_Provided records_

· · ·

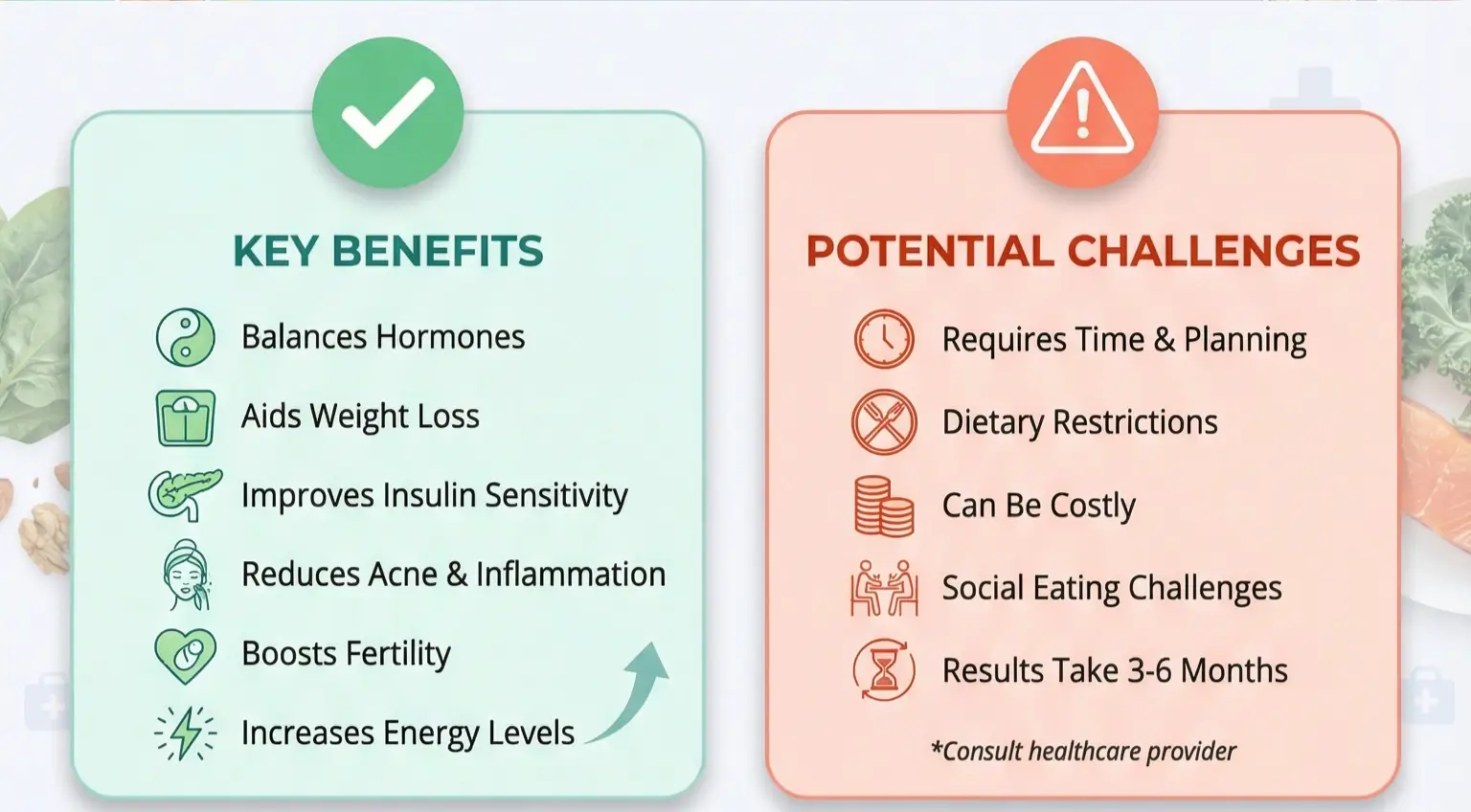 KEY BENEFITS

Balances Hormones

Aids Weight Loss

Improves Insulin Sensitivity

Reduces Acne & Inflammation

Boosts Fertility

Increases Energy Levels

POTENTIAL CHALLENGES

Requires Time & Planning

Dietary Restrictions

Can Be Costly

Social Eating Challenges

Results Take 3-6 Months

*Consult healthcare provider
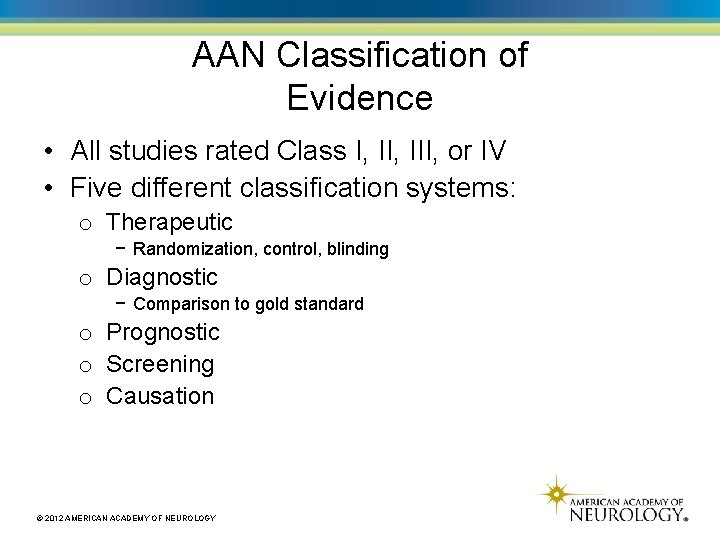 AAN Classification of Evidence

• All studies rated Class I, II, III, or IV
• Five different classification systems:
o Therapeutic
− Randomization, control, blinding
o Diagnostic
− Comparison to gold standard
o Prognostic
o Screening
o Causation

© 2012 AMERICAN ACADEMY OF NEUROLOGY

AMERICAN ACADEMY OF NEUROLOGY®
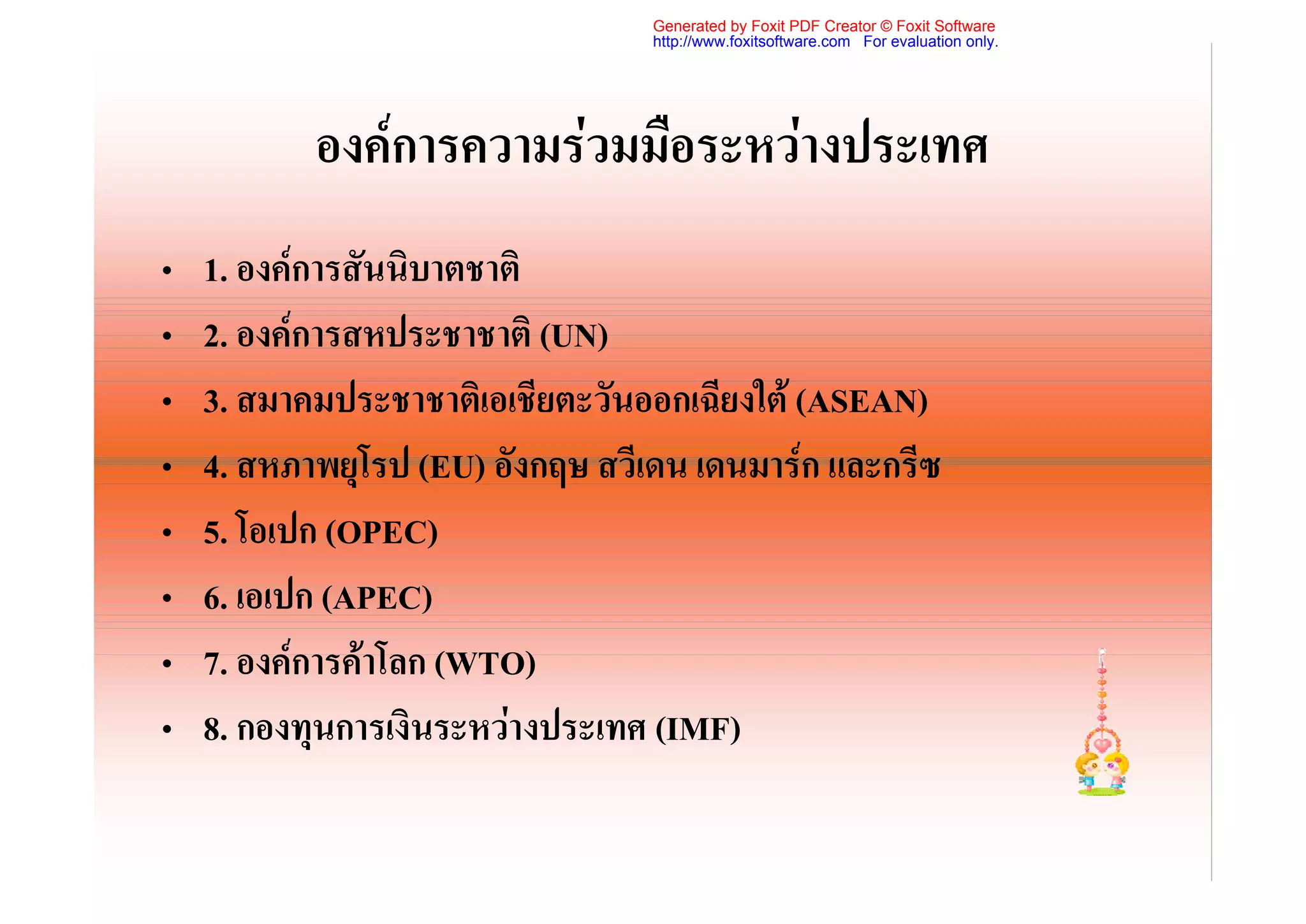 Generated by Foxit PDF Creator © Foxit Software
http://www.foxitsoftware.com For evaluation only.

องค์การความร่วมมือระหว่างประเทศ

• 1. องค์การสันนิบาตชาติ
• 2. องค์การสหประชาชาติ (UN)
• 3. สมาคมประชาชาติเอเชียตะวันออกเฉียงใต้ (ASEAN)
• 4. สหภาพยุโรป (EU) อังกฤษ สวีเดน เดนมาร์ก และกรีซ
• 5. โอเปก (OPEC)
• 6. เอเปก (APEC)
• 7. องค์การค้าโลก (WTO)
• 8. กองทุนการเงินระหว่างประเทศ (IMF)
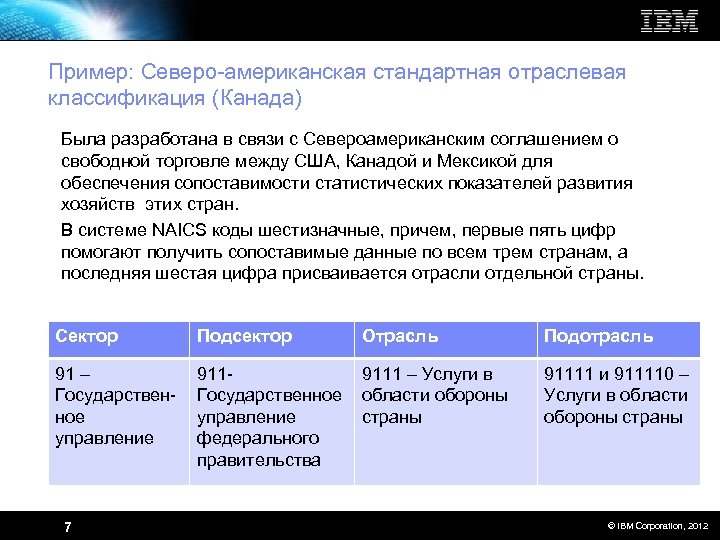 IBM

Пример: Северо-американская стандартная отраслевая классификация (Канада)

Была разработана в связи с Североамериканским соглашением о свободной торговле между США, Канадой и Мексикой для обеспечения сопоставимости статистических показателей развития хозяйств этих стран.

В системе NAICS коды шестизначные, причем, первые пять цифр помогают получить сопоставимые данные по всем трем странам, а последняя шестая цифра присваивается отрасли отдельной страны.

| Сектор | Подсектор | Отрасль | Подотрасль |
|---|---|---|---|
| 91 – Государственное управление | 911- Государственное управление федерального правительства | 9111 – Услуги в области обороны страны | 91111 и 911110 – Услуги в области обороны страны |

7

© IBM Corporation, 2012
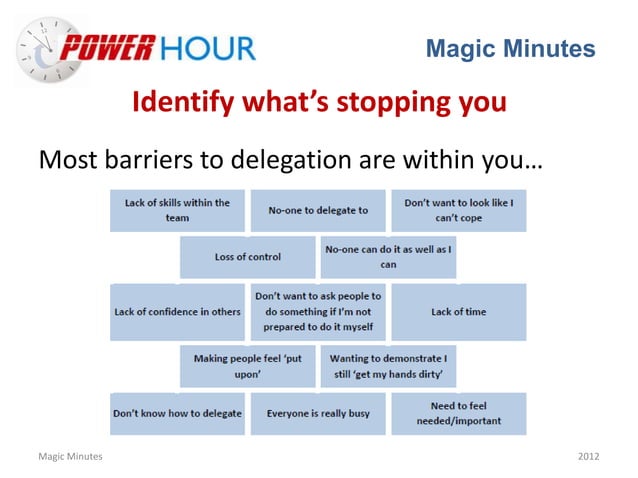 POWER HOUR

Magic Minutes

Identify what's stopping you

Most barriers to delegation are within you…

Lack of skills within the team

No-one to delegate to

Don't want to look like I can't cope

Loss of control

No-one can do it as well as I can

Lack of confidence in others

Don't want to ask people to do something if I'm not prepared to do it myself

Lack of time

Making people feel 'put upon'

Wanting to demonstrate I still 'get my hands dirty'

Don't know how to delegate

Everyone is really busy

Need to feel needed/important

Magic Minutes

2012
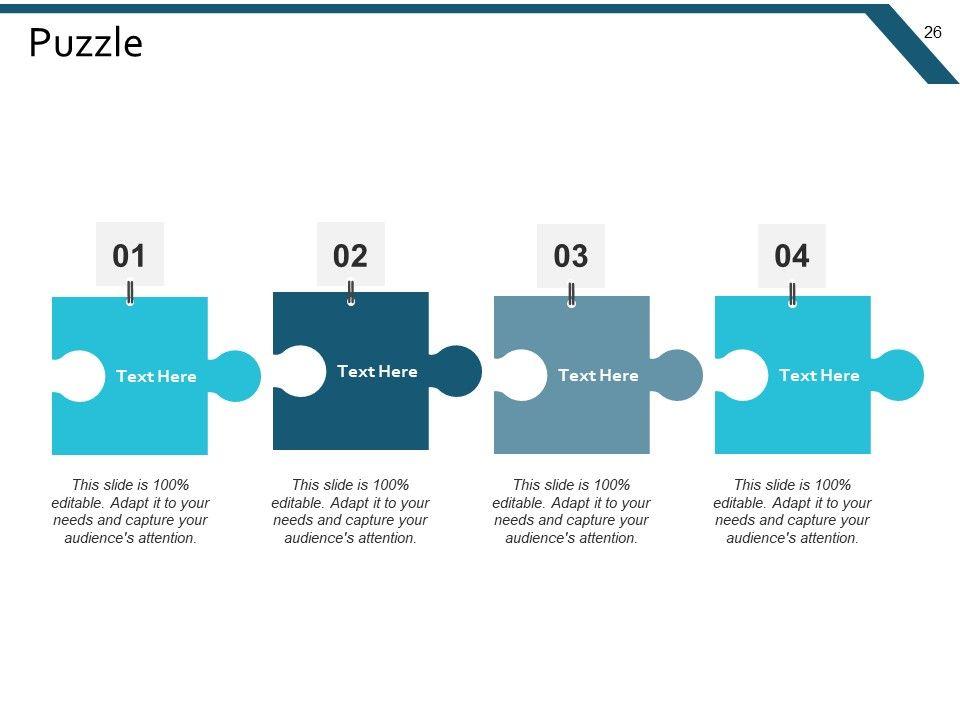 Puzzle

26

01

Text Here

This slide is 100% editable. Adapt it to your needs and capture your audience's attention.

02

Text Here

This slide is 100% editable. Adapt it to your needs and capture your audience's attention.

03

Text Here

This slide is 100% editable. Adapt it to your needs and capture your audience's attention.

04

Text Here

This slide is 100% editable. Adapt it to your needs and capture your audience's attention.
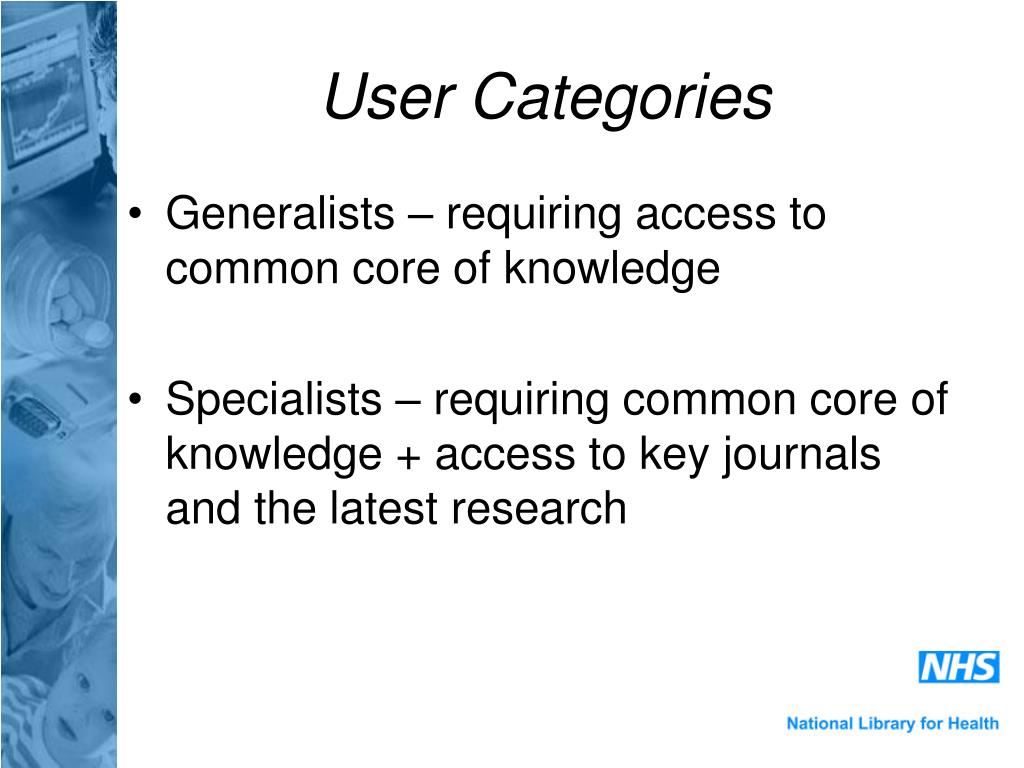 User Categories

• Generalists – requiring access to common core of knowledge

• Specialists – requiring common core of knowledge + access to key journals and the latest research

NHS

National Library for Health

· · ·

_What to produce_
Output only the lines running from the top of the data above to the line with "Была разработана в", inclusive, word for word and without pictures.

_Answer box_
 KEY BENEFITS

Balances Hormones

Aids Weight Loss

Improves Insulin Sensitivity

Reduces Acne & Inflammation

Boosts Fertility

Increases Energy Levels

POTENTIAL CHALLENGES

Requires Time & Planning

Dietary Restrictions

Can Be Costly

Social Eating Challenges

Results Take 3-6 Months

*Consult healthcare provider
 AAN Classification of Evidence

• All studies rated Class I, II, III, or IV
• Five different classification systems:
o Therapeutic
− Randomization, control, blinding
o Diagnostic
− Comparison to gold standard
o Prognostic
o Screening
o Causation

© 2012 AMERICAN ACADEMY OF NEUROLOGY

AMERICAN ACADEMY OF NEUROLOGY®
 Generated by Foxit PDF Creator © Foxit Software
http://www.foxitsoftware.com For evaluation only.

องค์การความร่วมมือระหว่างประเทศ

• 1. องค์การสันนิบาตชาติ
• 2. องค์การสหประชาชาติ (UN)
• 3. สมาคมประชาชาติเอเชียตะวันออกเฉียงใต้ (ASEAN)
• 4. สหภาพยุโรป (EU) อังกฤษ สวีเดน เดนมาร์ก และกรีซ
• 5. โอเปก (OPEC)
• 6. เอเปก (APEC)
• 7. องค์การค้าโลก (WTO)
• 8. กองทุนการเงินระหว่างประเทศ (IMF)
 IBM

Пример: Северо-американская стандартная отраслевая классификация (Канада)

Была разработана в связи с Североамериканским соглашением о свободной торговле между США, Канадой и Мексикой для обеспечения сопоставимости статистических показателей развития хозяйств этих стран.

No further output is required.